[EXERCISE GOAL]: Across the listing below, how many lines have the word "with" in them? Provide only the number.

[GIVEN RECORDS]:

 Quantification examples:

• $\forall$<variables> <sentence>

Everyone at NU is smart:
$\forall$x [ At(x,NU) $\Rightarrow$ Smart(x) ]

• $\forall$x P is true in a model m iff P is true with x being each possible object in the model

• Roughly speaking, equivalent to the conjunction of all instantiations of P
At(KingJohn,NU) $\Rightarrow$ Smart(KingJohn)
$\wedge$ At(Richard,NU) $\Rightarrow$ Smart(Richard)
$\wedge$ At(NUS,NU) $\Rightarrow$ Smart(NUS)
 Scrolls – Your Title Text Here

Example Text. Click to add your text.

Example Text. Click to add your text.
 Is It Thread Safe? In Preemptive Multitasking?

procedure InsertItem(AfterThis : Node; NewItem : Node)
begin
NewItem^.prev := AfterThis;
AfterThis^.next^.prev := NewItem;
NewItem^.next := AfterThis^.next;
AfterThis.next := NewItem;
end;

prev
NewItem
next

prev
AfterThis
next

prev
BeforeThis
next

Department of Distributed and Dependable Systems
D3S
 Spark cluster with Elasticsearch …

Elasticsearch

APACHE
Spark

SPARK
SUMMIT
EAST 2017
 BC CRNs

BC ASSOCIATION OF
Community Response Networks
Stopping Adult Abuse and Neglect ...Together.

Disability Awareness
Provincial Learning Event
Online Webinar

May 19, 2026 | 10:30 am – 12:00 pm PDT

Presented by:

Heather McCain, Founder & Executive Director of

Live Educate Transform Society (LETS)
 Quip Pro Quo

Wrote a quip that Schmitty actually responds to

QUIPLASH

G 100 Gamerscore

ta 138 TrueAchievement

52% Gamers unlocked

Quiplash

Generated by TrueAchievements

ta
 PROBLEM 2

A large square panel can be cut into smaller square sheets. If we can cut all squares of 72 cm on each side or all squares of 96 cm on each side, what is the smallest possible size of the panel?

[OUTPUT FOR THIS TASK]: 2